Embattled pharmaceuticals CEO Martin Shkreli sued over Wu-Tang Clan album

NEW YORK, Feb. 9 (UPI) — Former Turing Pharmaceuticals CEO Martin Shkreli is facing yet more legal troubles with a lawsuit brought forward by a New York artist connected to his $2 million purchase of the only copy of the Once Upon a Time in Shaolin Wu-Tang Clan album.

Jason Koza, 34, said he is suing because he never gave permission for his graphic art depicting Wu-Tang Clan members to be used in the album. In a complaint filed Tuesday, Koza said he believed his art would only be used on a website linked to the rap group.

Shkreli bought the only copy of the album last year.

The lawsuit is based on arguments of copyright infringement and breach of implied-in-fact contract. Other co-defendants named in the lawsuit include Wu-Tang Clan leader Robert “RZA” Diggs, producer Tarik Azzougarh and the Paddle8 company, which auctioned the album.

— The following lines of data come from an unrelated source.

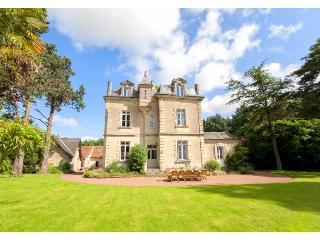 france/loire-valley/chateau-de-vigner - Doue-la-Fontaine vacation rentals
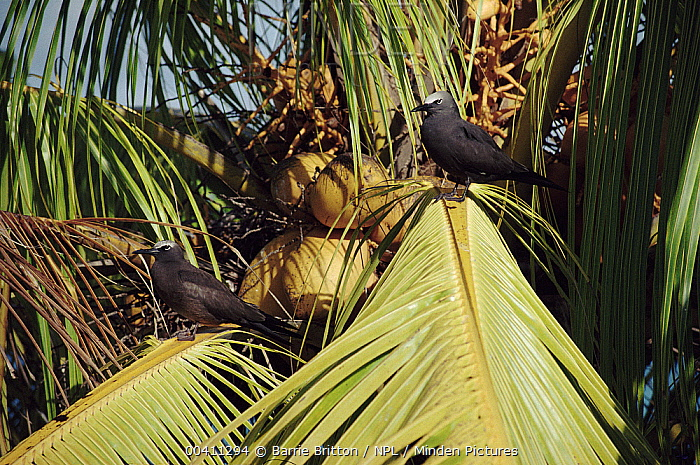Brown Noddy (Anous stolidus) pair in coconut tree, Seychelles  -  Barrie Britton/ npl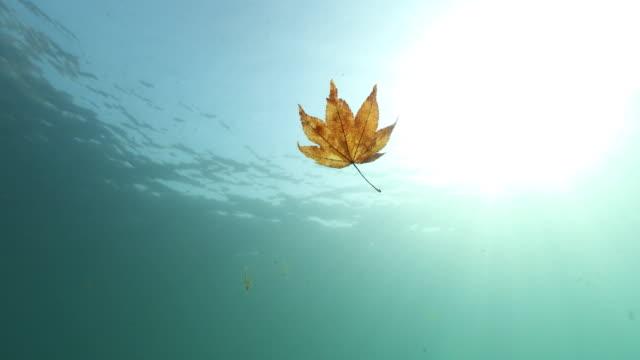 Underwater shot of Lake Shikotsu
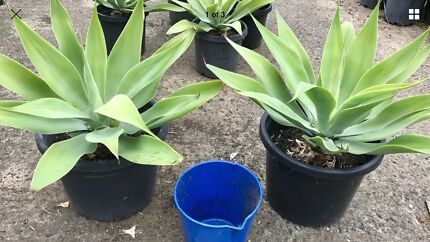 Agave plants, two(2)  xx-LARGE (in 400mm pots) with roots, Sydney del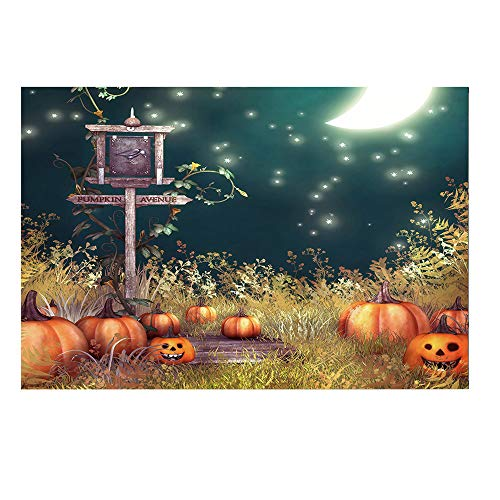 Willsa Halloween Backdrops 5x3FT Lantern Background Photography Studio Decoration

“Mr. Koza was happy when his work appeared on the website and went about his life for the next approximately two years, continuing to create more original works of art,” the complaint reads. “On January 29, 2016, Mr. Koza became aware of a news article about a new Wu-Tang Clan album… The album included a 174-page book, which contained copies of Mr. Koza’s Wu-Tang Clan member portraits. This story only has one problem: Mr. Koza never granted a license for his works to be copied or displayed anywhere other than the WuDisciples.blogspot.com website.”

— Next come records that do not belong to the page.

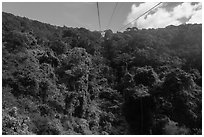 Tropical forest seen from cable car. Ta Cu Mountain, Vietnam (black and white)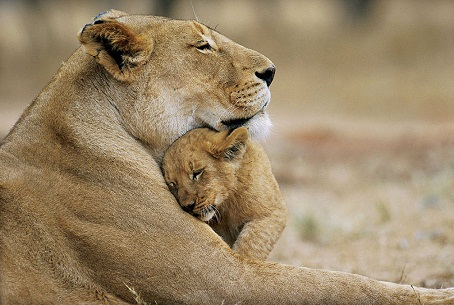 cute lions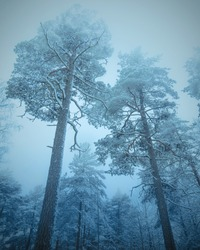 Low angle view of mysterious dark winter forest in moody style. Snowy dense woods in cold tones and dark colors. Winter nature landscape. Blue toning background. Bottom view of tall pine trees. Snow.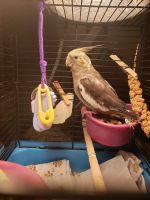 Cockatiel Birds for sale in Fresno, CA, USA. price: NA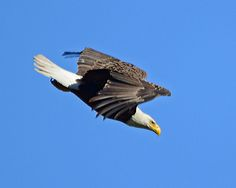 Dave Soderstrom One of our local bald eagles flying by in Batavia,IL. Bee Do, Bald Eagles, Squirrel, Illinois, Tattoo, Bird, Animals, Animales, Animaux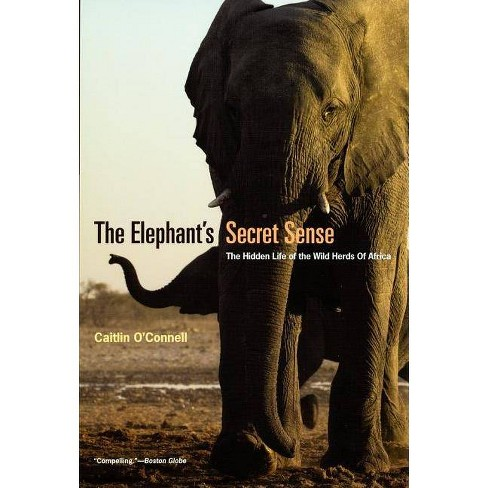 The Elephant's Secret Sense - by  Caitlin O'Connell (Paperback) - image 1 of 1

Koza seeks unspecified monetary damages in addition to profits from the sale of the album.

Last week, the embattled pharmaceutical boss generated controversy for invoking his Fifth Amendment right all but three times during a House Oversight Committee hearing on drug prices. Many argued his actions were disrespectful. Shkreli was subpoenaed to appear before the committee as he faces criminal charges over securities fraud. He repeatedly chose not to answer questions.

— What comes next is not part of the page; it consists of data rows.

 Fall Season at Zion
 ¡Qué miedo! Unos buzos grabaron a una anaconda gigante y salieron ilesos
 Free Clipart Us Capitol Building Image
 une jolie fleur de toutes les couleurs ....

In August, Turing acquired Daraprim, which was first developed in 1953, and the company immediately increased the price of the drug from $13.50 per pill to $750 — a 4,000 percent increase.

In December, Shkreli, 32, was arrested in relation to a firm he founded in 2011, unrelated to the price hike he instituted for Daraprim. Prosecutors allege he illegally took stock from his biotechnology firm, Retrophin Inc., and used that to pay debts from unrelated business dealings.